Der Baumeister schüttelte den Kopf.
»Das würde ich so nicht ausdrücken, Mylady. Sicher, bei einem so alten Haus wie diesem hier fallen immer wieder Renovierungen an. Sie sehen selbst, dass das Mauerwerk von Rissen durchzogen ist, aber das ist völlig normal und kein Grund zur Sorge.«
»Sie denken also nicht, dass unmittelbare Einsturzgefahr besteht?«
Er lachte laut auf.
»Weder Sie noch Ihre Kinder oder Enkel müssen befürchten, dass Ihnen das Dach im Schlaf auf den Kopf fällt. Jedoch wäre eine Ausbesserung der Wände anzuraten, wenn es auch keine Eile hat.«
Wie betäubt folgte ich den Männern wieder in die Halle, wo Wilma warmen, würzigen Wein servierte. Ich dankte und verabschiedete Mr. Rusthon, der noch einen Kunden in Dufftown aufsuchen wollte.
»Eine weitere Lüge«, bemerkte ich, als ich mit James allein war. Er stand auf.
»Dann schauen wir uns mal den Rest des Kellers an, Lucille. Ich bin gespannt, was wir dort entdecken werden.«
»Ach, James, ich habe Angst davor. Eigentlich möchte ich keine weiteren Überraschungen mehr erleben.« Langsam stand ich auf, fühlte mich plötzlich um Jahre gealtert. »Aber du hast Recht, es ist keine Lösung, die Augen einfach vor unangenehmen Dingen zu verschließen.«
»Du trägst eine große Verantwortung, Lucille ... all die Pächter, die von Cromdale abhängig sind. Du hast Pflichten zu erfüllen, du musst dafür sorgen, dass der Besitz, den deine Vorfahren aufgebaut haben, gedeiht. Das kannst du nicht alleine schaffen. Spätestens im Frühjahr musst du einen tüchtigen Verwalter einstellen.«
»Ich weiß, James«, seufzte ich. »Ich möchte auch nur das Beste für Cromdale House.«
»Gerne würde ich dir bei all diesen Aufgaben behilflich sein, aber wie du weißt, habe ich meine Arbeit in der Destille. Außerdem ...«
Er brach ab, und ich wusste, was er sagen wollte. James war nicht der Herr auf Cromdale, würde es niemals sein. Ich konnte gut verstehen, dass er dafür nicht die Whiskybrennerei im Stich lassen konnte.

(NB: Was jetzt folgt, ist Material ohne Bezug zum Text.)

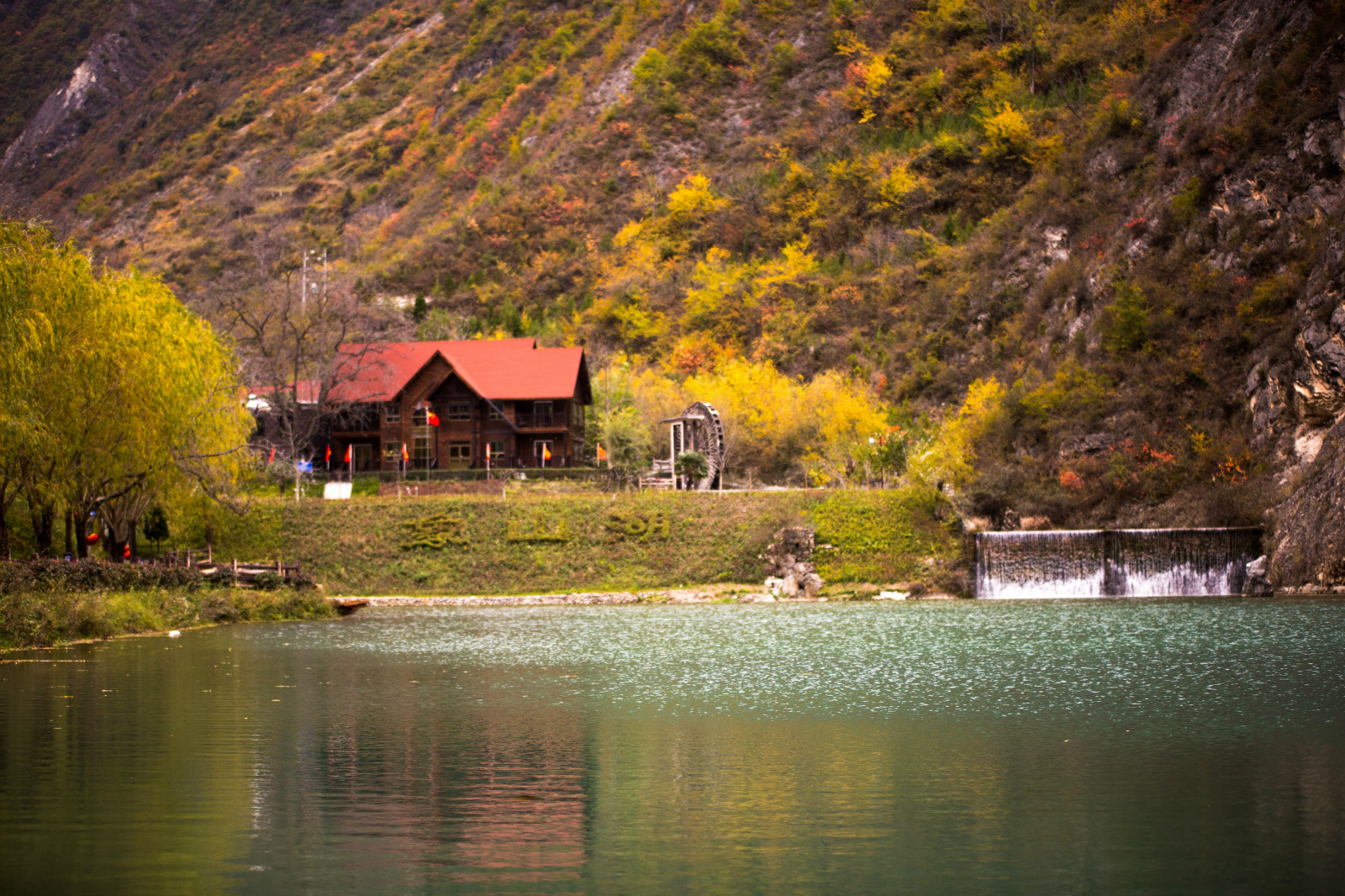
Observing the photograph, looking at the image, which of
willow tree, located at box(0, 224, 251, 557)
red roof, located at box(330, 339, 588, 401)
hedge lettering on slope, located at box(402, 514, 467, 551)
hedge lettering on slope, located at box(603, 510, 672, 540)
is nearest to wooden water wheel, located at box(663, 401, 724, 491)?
red roof, located at box(330, 339, 588, 401)

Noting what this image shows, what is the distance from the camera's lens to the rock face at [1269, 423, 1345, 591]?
44656mm

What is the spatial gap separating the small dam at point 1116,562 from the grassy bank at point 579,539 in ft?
9.66

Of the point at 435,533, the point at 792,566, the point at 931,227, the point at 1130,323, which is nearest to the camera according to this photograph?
the point at 792,566

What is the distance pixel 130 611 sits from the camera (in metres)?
37.9

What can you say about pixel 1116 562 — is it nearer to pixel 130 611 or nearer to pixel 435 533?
pixel 435 533

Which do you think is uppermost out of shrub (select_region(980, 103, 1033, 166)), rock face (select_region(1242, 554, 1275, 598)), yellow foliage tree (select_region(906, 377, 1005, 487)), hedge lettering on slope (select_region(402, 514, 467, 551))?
shrub (select_region(980, 103, 1033, 166))

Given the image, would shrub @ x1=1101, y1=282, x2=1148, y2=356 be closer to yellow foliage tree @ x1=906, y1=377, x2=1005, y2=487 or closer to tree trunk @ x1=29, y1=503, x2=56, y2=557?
yellow foliage tree @ x1=906, y1=377, x2=1005, y2=487

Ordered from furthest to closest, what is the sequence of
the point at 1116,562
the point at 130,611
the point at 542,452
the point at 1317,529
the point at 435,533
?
the point at 542,452 < the point at 435,533 < the point at 1116,562 < the point at 1317,529 < the point at 130,611

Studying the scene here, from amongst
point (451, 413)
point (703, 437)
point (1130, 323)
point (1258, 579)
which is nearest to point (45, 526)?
point (703, 437)

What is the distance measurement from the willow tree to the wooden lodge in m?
30.8

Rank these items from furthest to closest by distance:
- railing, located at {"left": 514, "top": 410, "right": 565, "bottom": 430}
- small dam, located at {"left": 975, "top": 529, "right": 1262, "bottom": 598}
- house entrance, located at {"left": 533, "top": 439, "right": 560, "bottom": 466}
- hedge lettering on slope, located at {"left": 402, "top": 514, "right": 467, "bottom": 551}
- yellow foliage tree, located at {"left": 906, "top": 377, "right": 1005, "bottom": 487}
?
1. railing, located at {"left": 514, "top": 410, "right": 565, "bottom": 430}
2. house entrance, located at {"left": 533, "top": 439, "right": 560, "bottom": 466}
3. hedge lettering on slope, located at {"left": 402, "top": 514, "right": 467, "bottom": 551}
4. yellow foliage tree, located at {"left": 906, "top": 377, "right": 1005, "bottom": 487}
5. small dam, located at {"left": 975, "top": 529, "right": 1262, "bottom": 598}

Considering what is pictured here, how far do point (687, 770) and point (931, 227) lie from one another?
10191 cm

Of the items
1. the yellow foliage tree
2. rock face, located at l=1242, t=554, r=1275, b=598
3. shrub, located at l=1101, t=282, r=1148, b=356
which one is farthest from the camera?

Wir nahmen die Lampen zur Hand und stiegen erneut in den Keller hinunter. Tatsächlich war ich im hinteren Teil nie zuvor gewesen.
»Lucille, schau hier! Das ist ja ein richtiger Kerker.«
Staunend blickte ich in eine kleine Zelle, in der eine Holzliege verrottete. Die abgestandene Luft roch muffig, beinahe meinte ich, die Angst und Verzweiflung der einstigen Gefangenen spüren zu können. Die in die Wand eingelassenen eisernen Hand- und Fußfesseln jagten mir einen kalten Schauer über den Rücken.
»Wie schrecklich«, stöhnte ich. »Glaubst du, hier ist auch mal jemand gestorben?«
James zuckte mit den Schultern.
»Kann gut sein. In früheren Zeiten herrschten die Clanoberhäupter wie Könige auf ihrem Land. Sie urteilten über Recht und Unrecht, es lag in ihrem Ermessen, welche Strafe über einen Verbrecher verhängt wurde. Oft war auch gar keine Schandtat vonnöten, um unbequeme Zeitgenossen für immer verschwinden zu lassen.«
Ich knuffte ihn in die Seite, meine Anspannung löste sich.
»Die Schotten gehörten wohl nie zu einem sensiblen Menschenschlag, nicht wahr?« Er stimmte in mein Lachen ein, und wir schlossen die eiserne Tür wieder. Ich nahm mir vor, die Zelle zumauern zu lassen.